» Supplied text:

As far as the Silk Road is concerned, it is a relatively recent concept from 19th C. explorers. The Silk Road consisted mainly of clusters of cultures that lived and traded among each other. The paths were unmarked and did not provide the big saga event romanticized by the Marco Polo story. Silk was only one among other goods traded that included chemicals, spices, horses, glass and paper.

Day 49: Room with a View


To the left is a lovely view from our 25th floor hotel. Apologies for the dirty window.

Update: what a difference a day makes! The new panoramic photo shows today’s view. Urumqi is one of the 10 most polluted cities in the world, as cited by Tsinghua University. We had a strange deja vu when we arrived in Beijing a few years ago the day before National Day on Oct. 1. The same dramatic transition occurred miraculously, as if God opened up the skies!

Beijing and Taiyuan beat Urumqi for the record. Three million people here are the same number in population as Tashkent. Interesting to compare the two. Note the mountains in the background.

Status Report on photo uploads: between 4 devices (a computer, I pad, and 2 cell phones), we have not managed to figure out why the photos are not loading properly as they have in the past. I am going to abandon ship on the Day 48 posting.
The technical problems getting access to the internet continue to persist. It’s a connection between the host editor, wordpress, and the website that is not allowing the pictures to link. Thanks for your patience.


Day 48: It’s the End of the (Silk) Road–for now


About Uzbekistan: In a short week, I have grown very fond of the country and people of Uzbekistan. The people are gentle, calm, and kind. They are looking for ways to catch up with the rest of the world, but in another respect they. maintain a balance of initiative and acceptance. The driver summed it all last night. On the drive from the airport around midnight, he said to me, unsolicited, “People who visit Tashkent ask where the night life is. People in Tashkent prefer to sleep”.

About the Silk Road: the sights weren’t quite what I thought they would be. I guess I was expecting museum quality perfection. The presentation of archaeological finds, while being designated UNESCO world sites, is still hampered by a country’s wealth and priorities. That might explain why Germany has a high number of heritage sights, aside from probably having a heavy hand in the designations. Italy has the highest number of any country in the world.

In places like Uzbekistan, some of the work is performed by others not much better trained for that type of work than you or me. Matching original materials with what is currently available is dependent on money and knowledge. Our Western attitudes and expectations impose pressure on countries to deliver better appreciation of their cultural relics. This of course is controversial and can be debated.

» Set of tasks:
A - Could you transcribe the passage of the travel blog starting at "As far as the" and ending at "glass and paper."?
B - Answer these questions from the travel blog:
(i) On what floor was the hotel room with the view?
(ii) Which university is cited for naming Urumqi one of the 10 most polluted cities in the world?
(iii) Which country has the highest number of heritage sites?
C - Could you resume the travel blog about the Silk Road right after its final sentence and carry it on?

» Extracted data:
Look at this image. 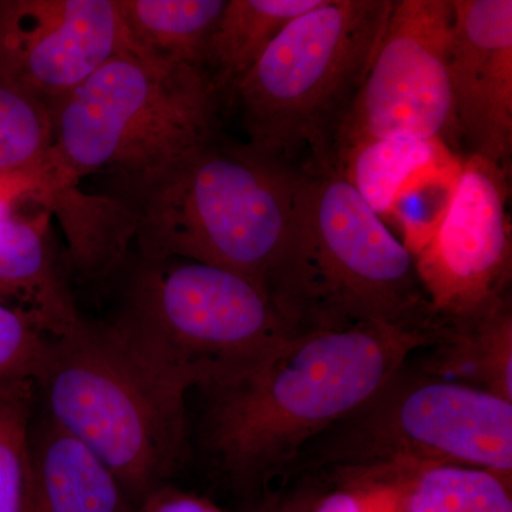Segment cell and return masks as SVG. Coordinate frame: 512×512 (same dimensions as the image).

* * *

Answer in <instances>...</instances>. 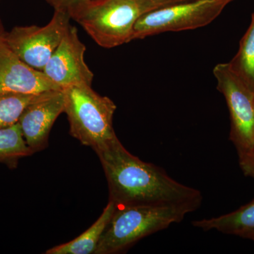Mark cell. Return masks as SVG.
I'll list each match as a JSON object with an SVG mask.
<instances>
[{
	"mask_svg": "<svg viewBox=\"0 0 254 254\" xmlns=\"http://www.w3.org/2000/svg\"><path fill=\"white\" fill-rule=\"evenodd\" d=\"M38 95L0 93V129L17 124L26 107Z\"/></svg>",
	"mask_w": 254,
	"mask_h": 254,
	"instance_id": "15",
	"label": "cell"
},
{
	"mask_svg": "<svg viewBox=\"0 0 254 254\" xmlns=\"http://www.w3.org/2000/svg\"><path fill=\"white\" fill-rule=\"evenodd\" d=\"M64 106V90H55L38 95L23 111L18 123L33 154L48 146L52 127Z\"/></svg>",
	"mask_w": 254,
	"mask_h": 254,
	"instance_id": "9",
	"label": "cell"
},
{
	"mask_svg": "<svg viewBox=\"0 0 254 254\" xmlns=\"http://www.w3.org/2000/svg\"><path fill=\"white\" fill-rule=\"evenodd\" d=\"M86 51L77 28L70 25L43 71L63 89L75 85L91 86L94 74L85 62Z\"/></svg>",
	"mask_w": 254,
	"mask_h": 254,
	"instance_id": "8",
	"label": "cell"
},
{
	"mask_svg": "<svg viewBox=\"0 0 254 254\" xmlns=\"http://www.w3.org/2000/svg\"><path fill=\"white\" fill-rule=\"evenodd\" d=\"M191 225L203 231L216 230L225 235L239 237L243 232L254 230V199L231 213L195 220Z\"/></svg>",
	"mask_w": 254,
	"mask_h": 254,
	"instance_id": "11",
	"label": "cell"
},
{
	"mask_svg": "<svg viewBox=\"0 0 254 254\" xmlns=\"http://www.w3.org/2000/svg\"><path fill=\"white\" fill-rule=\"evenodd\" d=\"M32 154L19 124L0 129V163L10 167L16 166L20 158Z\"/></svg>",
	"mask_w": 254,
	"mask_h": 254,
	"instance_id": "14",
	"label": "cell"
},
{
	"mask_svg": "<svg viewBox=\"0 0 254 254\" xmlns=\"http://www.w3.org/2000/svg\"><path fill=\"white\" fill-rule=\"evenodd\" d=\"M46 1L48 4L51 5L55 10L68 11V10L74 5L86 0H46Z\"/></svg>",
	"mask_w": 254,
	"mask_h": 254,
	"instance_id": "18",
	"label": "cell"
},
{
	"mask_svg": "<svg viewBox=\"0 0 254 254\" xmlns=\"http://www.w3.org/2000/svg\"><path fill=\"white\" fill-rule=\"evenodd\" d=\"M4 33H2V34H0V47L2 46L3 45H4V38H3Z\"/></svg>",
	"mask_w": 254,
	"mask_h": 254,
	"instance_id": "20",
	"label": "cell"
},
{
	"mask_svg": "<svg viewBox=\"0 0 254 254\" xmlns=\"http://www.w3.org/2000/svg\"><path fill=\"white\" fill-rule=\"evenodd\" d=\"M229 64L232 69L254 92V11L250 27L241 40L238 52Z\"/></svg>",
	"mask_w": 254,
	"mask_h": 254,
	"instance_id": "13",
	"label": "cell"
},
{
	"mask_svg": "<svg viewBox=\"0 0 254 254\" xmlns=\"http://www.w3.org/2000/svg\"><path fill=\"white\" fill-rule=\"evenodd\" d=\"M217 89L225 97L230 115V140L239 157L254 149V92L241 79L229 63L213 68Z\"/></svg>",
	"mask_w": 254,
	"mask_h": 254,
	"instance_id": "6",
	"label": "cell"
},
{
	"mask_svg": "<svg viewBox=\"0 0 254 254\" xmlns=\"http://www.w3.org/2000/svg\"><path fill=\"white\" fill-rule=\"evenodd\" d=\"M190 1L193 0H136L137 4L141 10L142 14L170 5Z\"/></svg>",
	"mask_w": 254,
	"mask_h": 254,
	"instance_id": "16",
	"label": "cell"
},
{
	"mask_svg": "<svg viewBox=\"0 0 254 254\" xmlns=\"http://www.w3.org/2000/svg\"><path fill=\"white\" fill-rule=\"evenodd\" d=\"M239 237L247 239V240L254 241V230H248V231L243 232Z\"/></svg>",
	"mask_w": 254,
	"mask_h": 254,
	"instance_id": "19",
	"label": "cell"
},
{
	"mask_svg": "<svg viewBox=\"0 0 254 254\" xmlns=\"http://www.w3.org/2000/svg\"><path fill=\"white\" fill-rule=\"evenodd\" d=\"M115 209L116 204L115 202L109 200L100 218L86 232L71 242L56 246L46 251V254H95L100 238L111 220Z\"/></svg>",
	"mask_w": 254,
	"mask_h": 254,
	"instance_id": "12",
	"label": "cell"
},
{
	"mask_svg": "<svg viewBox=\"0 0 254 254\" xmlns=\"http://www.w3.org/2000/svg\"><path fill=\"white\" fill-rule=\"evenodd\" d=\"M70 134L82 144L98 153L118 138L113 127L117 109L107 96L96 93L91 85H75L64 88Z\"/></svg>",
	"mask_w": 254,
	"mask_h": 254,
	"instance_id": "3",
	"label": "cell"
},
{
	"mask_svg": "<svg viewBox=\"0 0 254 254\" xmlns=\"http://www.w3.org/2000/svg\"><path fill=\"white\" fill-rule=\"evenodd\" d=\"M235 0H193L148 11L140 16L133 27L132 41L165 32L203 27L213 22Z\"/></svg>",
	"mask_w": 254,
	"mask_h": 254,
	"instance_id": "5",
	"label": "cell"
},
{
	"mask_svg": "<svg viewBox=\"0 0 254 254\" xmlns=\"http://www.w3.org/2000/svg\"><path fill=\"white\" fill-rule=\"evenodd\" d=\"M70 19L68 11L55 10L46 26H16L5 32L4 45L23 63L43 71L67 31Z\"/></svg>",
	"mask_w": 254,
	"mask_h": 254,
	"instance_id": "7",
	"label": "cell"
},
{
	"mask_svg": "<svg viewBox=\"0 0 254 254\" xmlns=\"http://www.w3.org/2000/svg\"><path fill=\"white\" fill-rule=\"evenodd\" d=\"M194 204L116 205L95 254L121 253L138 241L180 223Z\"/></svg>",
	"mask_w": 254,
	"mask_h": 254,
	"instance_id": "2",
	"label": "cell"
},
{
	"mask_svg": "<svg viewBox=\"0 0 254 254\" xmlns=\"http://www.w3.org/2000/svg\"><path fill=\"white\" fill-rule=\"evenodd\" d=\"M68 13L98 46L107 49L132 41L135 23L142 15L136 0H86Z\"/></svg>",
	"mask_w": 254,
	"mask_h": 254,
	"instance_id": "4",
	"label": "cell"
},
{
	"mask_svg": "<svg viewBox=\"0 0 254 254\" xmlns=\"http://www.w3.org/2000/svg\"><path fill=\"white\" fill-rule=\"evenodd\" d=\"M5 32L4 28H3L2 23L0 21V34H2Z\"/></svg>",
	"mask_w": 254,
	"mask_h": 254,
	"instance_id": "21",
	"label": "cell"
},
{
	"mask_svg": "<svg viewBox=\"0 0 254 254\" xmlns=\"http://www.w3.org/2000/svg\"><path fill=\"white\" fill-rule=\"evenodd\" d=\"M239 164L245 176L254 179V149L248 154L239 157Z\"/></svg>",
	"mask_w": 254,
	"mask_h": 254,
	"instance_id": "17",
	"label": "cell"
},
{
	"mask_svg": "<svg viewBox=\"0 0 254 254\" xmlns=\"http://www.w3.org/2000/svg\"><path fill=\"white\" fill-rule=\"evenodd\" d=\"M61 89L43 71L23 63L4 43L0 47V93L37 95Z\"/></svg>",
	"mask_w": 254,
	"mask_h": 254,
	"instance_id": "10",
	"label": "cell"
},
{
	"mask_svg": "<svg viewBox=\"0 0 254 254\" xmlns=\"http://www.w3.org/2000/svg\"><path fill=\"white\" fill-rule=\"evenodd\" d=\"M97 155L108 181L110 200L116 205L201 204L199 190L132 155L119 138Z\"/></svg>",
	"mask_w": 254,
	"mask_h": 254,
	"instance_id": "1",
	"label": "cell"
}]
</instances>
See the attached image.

==

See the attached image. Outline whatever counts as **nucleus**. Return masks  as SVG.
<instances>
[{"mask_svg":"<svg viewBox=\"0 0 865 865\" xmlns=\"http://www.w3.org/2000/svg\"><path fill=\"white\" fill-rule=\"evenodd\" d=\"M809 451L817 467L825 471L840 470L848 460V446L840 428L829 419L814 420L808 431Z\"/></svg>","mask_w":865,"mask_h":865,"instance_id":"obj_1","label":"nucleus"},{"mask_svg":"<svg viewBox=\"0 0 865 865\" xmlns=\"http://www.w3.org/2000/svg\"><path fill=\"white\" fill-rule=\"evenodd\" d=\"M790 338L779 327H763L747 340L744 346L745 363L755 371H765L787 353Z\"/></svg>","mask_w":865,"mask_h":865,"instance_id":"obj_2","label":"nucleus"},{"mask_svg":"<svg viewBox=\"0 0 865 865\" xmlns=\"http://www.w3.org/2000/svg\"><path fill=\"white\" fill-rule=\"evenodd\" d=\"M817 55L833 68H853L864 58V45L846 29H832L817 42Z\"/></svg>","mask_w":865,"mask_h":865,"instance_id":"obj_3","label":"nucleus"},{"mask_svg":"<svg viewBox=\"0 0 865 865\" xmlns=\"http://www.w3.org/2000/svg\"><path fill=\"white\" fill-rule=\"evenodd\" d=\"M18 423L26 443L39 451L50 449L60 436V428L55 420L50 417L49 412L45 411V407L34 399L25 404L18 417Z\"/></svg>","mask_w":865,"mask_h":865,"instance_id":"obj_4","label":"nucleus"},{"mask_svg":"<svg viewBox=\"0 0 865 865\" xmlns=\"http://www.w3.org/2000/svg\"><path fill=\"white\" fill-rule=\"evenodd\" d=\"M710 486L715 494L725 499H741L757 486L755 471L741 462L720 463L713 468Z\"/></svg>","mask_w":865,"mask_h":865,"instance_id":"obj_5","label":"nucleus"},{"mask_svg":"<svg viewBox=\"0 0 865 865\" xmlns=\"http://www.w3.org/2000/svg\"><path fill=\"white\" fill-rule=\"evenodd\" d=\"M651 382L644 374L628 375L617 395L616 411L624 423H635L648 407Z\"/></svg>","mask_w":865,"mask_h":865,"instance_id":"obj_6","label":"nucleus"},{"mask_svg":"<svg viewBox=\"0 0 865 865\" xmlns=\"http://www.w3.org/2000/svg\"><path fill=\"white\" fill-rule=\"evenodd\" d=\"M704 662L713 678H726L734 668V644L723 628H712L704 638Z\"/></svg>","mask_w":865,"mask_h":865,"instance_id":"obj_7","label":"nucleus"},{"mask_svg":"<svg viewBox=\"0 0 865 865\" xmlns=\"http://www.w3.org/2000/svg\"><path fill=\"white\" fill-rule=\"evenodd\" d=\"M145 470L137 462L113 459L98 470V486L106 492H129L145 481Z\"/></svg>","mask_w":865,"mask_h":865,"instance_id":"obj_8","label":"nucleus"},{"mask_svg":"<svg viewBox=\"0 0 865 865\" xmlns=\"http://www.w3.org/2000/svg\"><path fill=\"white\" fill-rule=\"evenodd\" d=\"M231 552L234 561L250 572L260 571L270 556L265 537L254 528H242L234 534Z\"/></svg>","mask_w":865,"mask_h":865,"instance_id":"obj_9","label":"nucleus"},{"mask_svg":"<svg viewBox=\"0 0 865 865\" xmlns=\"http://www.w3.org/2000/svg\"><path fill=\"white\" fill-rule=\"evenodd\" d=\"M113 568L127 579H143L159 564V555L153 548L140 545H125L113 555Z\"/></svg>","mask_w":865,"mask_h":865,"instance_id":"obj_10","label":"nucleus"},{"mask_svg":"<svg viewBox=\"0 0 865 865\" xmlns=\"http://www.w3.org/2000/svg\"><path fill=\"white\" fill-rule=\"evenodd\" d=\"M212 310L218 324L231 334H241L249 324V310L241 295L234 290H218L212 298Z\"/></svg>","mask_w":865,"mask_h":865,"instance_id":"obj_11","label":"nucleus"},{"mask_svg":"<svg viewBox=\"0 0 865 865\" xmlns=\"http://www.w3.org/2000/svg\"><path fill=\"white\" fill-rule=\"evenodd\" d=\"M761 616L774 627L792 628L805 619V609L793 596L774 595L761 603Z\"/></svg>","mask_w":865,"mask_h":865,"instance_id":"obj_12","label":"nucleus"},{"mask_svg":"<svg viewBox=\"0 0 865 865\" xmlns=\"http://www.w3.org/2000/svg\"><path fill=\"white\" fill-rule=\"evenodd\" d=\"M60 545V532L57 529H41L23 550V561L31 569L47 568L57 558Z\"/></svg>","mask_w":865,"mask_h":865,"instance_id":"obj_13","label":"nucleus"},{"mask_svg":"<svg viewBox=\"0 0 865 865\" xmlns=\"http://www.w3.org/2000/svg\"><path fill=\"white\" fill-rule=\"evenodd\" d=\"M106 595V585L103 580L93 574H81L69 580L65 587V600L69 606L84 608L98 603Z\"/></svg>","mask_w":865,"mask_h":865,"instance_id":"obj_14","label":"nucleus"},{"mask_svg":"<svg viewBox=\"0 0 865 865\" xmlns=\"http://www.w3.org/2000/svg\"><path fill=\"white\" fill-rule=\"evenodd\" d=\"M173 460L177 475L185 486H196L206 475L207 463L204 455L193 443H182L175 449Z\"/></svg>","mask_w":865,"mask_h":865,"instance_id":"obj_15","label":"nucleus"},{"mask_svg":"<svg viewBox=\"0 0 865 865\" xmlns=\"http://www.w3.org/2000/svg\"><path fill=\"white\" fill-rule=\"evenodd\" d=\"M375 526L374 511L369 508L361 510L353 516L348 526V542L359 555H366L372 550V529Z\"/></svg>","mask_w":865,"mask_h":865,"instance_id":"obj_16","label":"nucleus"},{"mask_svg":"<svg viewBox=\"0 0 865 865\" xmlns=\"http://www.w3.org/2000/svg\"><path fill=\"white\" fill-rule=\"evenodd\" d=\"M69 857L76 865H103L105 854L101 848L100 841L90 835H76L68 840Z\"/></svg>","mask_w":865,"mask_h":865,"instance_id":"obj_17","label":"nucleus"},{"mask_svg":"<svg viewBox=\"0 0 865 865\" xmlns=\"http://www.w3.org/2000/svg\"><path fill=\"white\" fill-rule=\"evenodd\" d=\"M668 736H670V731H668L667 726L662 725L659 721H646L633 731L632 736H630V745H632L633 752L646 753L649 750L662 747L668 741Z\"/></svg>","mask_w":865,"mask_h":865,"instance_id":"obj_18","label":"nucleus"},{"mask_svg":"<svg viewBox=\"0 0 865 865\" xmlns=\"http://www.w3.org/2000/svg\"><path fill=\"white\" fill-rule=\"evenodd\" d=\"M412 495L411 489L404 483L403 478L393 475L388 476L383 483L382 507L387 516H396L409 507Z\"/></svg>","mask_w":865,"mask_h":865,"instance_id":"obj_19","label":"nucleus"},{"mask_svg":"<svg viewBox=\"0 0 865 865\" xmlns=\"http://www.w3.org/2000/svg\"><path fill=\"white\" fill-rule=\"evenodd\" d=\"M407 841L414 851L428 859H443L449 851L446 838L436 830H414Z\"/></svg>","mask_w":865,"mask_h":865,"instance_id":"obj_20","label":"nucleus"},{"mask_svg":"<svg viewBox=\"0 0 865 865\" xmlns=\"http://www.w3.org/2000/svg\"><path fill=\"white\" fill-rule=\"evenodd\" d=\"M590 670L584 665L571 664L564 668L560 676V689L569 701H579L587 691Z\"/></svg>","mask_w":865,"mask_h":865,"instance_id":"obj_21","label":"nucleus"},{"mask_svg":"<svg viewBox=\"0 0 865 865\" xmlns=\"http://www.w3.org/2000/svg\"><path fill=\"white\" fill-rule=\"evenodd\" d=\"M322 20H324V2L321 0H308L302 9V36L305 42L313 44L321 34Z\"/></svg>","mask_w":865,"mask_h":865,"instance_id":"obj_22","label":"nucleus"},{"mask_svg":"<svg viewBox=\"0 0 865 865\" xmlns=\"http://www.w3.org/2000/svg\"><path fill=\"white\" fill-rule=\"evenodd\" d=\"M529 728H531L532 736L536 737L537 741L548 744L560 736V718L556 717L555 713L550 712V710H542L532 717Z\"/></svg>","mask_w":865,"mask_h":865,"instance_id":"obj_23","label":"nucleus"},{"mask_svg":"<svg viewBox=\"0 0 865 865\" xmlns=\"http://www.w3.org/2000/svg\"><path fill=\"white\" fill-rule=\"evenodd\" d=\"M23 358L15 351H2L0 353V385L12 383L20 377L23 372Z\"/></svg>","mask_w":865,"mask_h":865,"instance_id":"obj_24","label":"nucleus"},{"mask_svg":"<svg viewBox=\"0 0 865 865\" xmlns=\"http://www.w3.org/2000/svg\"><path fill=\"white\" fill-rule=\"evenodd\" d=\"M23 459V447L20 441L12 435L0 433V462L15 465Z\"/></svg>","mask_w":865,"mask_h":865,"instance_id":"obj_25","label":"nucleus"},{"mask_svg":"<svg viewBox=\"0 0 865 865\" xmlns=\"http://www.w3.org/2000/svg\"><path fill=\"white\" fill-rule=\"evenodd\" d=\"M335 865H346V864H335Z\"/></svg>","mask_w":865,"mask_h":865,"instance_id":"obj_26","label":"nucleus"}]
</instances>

» The answers:
A -
As far as the Silk Road is concerned, it is a relatively recent concept from 19th C. explorers. The Silk Road consisted mainly of clusters of cultures that lived and traded among each other. The paths were unmarked and did not provide the big saga event romanticized by the Marco Polo story. Silk was only one among other goods traded that included chemicals, spices, horses, glass and paper.

B -
(i) The 25th floor.
(ii) Tsinghua University.
(iii) Italy.

C -
On traveling alone: a friend referred to me as “gutsy”. I guess I have always been a bit rebellious, refusing to listen to the voice of reason. But this was in a way pretty safe and predictable, without dipping into the odd looks at my traveling alone. People either assume I am I married or divorced, and I don’t always feel compelled to convince them that I am happily married with kids.

I always seem to end up bringing Gee Kin back to the places I visited without him, so I have become a scout of sorts. Maybe that’s the role I enjoy, and he has been incredibly generous, supportive, and understanding of my compulsion. It certainly was true of Germany and Turkey. Obviously, it’s a lot of fun to share these experiences with your partner, family and friends, with a higher rate of predictability.

It’s not so bad, either, to have time to collect your thoughts about where you are, how you are seeing them, and why things happen the way they did historically. It’s a different lens from which you are seeing the world.
For now, I have completely satisfied my needs and wishes for this part of the trip and look forward to sharing the next segment with Gee Kin who will be meeting me at Midnite in Urumqi! We’ll be picking up the Northern part of the Silk Road in Northwestern China, so stay tuned….

Photos below, from top, left to right:

1. Tour group from Ferghana Valley visiting pilgrimage sites. The local gentleman jumped into the picture of ladies because he couldn’t resist getting his picture taken! (They also loved being photographed).
2. Djuma Mosque. six of the columns date back to the 10-12thC, but most of the construction dates to the 18-19thC. The new columns were propped up with copper bands to protect them from insects and moisture.
3. Niche facing Mecca, as all mosques have.
4. Courtyard.
5. Camel for comic relief! Good tourist trap.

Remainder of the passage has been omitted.